This is not a reference architecture. It’s a mental exercise to show how you might handle storing data depending on its type. Always make sure that the storage solution you choose fits your specific scenario.

Excercise 4

Generate Test Data

In this step, we create a Python script that generates realistic appliance data, stores it in SQLite for full product details, and in Qdrant for fast vector search.

The workflow is:

Setup: Connect to SQLite and Qdrant, probe the embedding model in Ollama to get the vector size, and Create a matching Qdrant collection and an SQLite table.
Generate Records: Using predefined templates, generate 10000 dummy-definitions of an appliance. Each record includes attributes like appliance type, manufacturer, year, features, and a detailed description generated from templates; descriptions are passed to the embedding model to produce numerical vectors.
Store Data in Batches: Store full records in SQLite and the corresponding embeddings with selected metadata in Qdrant. Data is processed in batches to avoid memory issues and improve performance and each batch is embedded and inserted into both storages.

By the end, we have:

A SQLite database holding rich appliance descriptions and structured attributes.
A Qdrant collection with embeddings and key metadata, ready for semantic search.
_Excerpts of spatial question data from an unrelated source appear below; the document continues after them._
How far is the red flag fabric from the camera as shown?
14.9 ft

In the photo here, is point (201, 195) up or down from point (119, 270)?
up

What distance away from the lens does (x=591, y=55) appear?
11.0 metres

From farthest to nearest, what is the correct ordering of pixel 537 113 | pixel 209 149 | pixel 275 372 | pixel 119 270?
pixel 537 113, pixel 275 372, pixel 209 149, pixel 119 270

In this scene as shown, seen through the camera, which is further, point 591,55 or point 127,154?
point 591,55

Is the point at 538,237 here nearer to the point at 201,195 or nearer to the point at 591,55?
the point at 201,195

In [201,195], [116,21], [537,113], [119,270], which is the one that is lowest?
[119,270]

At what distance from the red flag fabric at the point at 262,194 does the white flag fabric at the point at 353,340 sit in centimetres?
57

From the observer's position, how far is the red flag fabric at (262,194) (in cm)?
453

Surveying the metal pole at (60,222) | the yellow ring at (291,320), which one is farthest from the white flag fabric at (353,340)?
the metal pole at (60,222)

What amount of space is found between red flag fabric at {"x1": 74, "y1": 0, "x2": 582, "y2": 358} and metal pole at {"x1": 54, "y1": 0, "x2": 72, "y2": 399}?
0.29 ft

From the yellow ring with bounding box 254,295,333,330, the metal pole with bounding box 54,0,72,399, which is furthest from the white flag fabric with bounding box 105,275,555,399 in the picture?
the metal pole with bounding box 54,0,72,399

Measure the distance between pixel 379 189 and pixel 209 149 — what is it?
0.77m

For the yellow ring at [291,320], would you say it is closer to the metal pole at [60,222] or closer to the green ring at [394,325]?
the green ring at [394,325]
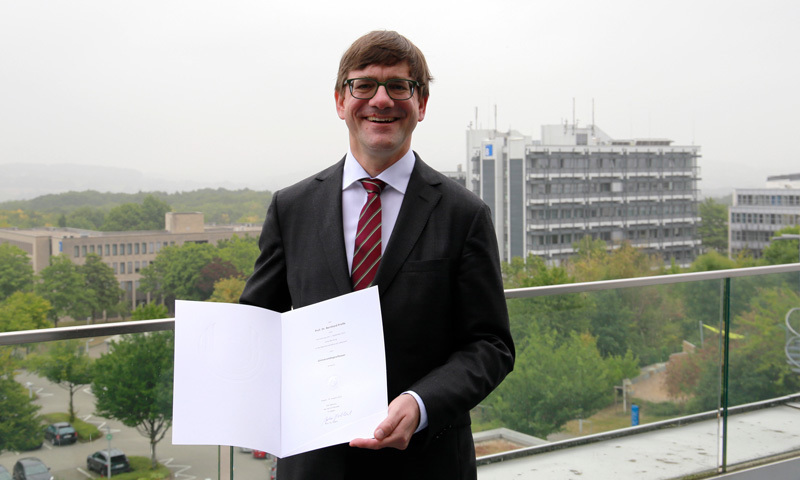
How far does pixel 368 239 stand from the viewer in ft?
3.68

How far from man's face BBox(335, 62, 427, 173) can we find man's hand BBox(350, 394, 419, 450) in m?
0.38

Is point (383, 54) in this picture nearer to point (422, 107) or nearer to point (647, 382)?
point (422, 107)

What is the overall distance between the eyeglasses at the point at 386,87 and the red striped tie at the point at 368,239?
14 centimetres

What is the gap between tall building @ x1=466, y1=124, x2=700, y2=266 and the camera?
66.6m

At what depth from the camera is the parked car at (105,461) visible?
1.67m

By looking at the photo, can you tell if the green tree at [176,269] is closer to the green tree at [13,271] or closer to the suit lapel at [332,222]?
the green tree at [13,271]

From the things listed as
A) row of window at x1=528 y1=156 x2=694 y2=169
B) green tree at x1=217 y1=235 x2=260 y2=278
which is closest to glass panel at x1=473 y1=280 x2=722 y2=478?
green tree at x1=217 y1=235 x2=260 y2=278

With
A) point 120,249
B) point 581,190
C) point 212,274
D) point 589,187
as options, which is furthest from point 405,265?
point 589,187

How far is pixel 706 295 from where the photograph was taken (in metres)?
2.67

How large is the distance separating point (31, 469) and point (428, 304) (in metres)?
1.14

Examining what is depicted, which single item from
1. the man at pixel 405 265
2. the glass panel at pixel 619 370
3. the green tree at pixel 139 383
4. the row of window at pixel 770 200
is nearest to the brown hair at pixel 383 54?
the man at pixel 405 265

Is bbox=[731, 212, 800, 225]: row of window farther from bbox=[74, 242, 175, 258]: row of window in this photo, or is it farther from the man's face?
the man's face

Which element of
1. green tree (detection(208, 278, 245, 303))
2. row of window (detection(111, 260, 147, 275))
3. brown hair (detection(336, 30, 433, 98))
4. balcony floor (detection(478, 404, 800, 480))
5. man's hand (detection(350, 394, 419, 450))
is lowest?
green tree (detection(208, 278, 245, 303))

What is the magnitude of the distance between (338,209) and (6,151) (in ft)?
197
create_data.py (Using SQLite)
#!/usr/bin/env python3
import random
import uuid
import sqlite3
import ollama
from qdrant_client import QdrantClient
from qdrant_client.models import Distance, VectorParams, PointStruct
from tqdm import tqdm

# ---- Init ----
print("Initializing connections...")
client = QdrantClient(url="http://localhost:6333")
db = sqlite3.connect('/Users/kradecki/data/sqlite/appliances.db')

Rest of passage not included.